Texto extraído:

----

A dita «lide», lida à luz dos verbos «interpretar», «aceder» e «desfrutar», coloca a população portuguesa num papel mais de consumidora que de produtora, importando mais (ou em primeiro lugar) não tanto ser capaz de escrever, produzir conhecimento e cultura, mas «comer» e «digerir» informação, conhecimento e cultura produzidos por outrem. O que é normal, porque, de outra forma, não teríamos um plano nacional de leitura, mas talvez um plano nacional de escrita ou um plano nacional de leitura e de escrita. Coloca-se a ênfase no conceito de democratização, em detrimento do de democracia. Até que ponto não conviria desenvolver, para uma verdadeira melhoria da qualidade de vida, simultaneamente os meios de acesso a produtos científicos e culturais e os meios de participação efectiva no processo de criação científica e cultural e no poder que lhe está associado?

Os anexos 2 e 3 do Relatório do PNL (Ministério da Educação, 2006) são constituídos por textos de carácter descritivo da execução dos programas da Rede de Bibliotecas Escolares (RBE) e da Rede de Bibliotecas Públicas, do Instituto Português do Livro (IPL), do Instituto Português do Livro e da Leitura, do Instituto da Biblioteca Nacional e do Livro, do Instituto Português do Livro e das Bibliotecas (IPLB), não havendo desenvolvimento algum relativamente a qualquer tipo ou modelo de avaliação da intervenção levada a cabo desde há uma década no caso da RBE, e desde há mais de duas décadas no caso do IPL.

----

Segmento de dados:
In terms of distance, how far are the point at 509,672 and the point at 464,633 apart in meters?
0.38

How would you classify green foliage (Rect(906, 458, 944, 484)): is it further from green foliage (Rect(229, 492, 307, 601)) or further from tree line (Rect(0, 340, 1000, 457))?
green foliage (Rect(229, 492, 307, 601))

----

Objetivo: Retome o texto sobre o Plano Nacional de Leitura logo após a última frase apresentada.

Resposta à tarefa:
Sérgio Niza (1998, 2004) tem vindo a chamar a nossa atenção para a importância da promoção de hábitos, práticas e competências de escrita da população escolar portuguesa, nomeadamente no pré-escolar e no 1.º Ciclo do EB: «continua a prevalecer nas práticas educativas da maioria dos professores a ideia de que a iniciação à escrita se deve processar a partir dos mecanismos da leitura, o que os faz continuar a utilizar, por rotina, os métodos tradicionais, fonéticos ou globais de ensino» (2004, p. 109). Considerando a produção de textos escritos como um «problema social prioritário», «inspirado» na experiência do Movimento da Escola Moderna, propõe algumas estratégias centradas na «produção de textos e particularmente de textos escritos integrados em fluxos de produção, edição, difusão» (2004: p. 116). Relembrando uma expressão de Roland Barthes, Sérgio Niza fala- -nos em «interacção cooperativa de comunidades de escrita que assumam a “circulação do desejo de escrever e do gozo de ler”, “fazendo do leitor um escritor”. Não continuando, sobretudo na escola, e particularmente na fase de iniciação formal à escrita, a separar-se a produção escrita do acto de leitura, isto é, admitindo a entrada estratégica na escrita pela sua produção, que integra a leitura, em vez das propostas simplificadoras de dissociação do trabalho de leitura do trabalho da escrita» (2004, p. 117).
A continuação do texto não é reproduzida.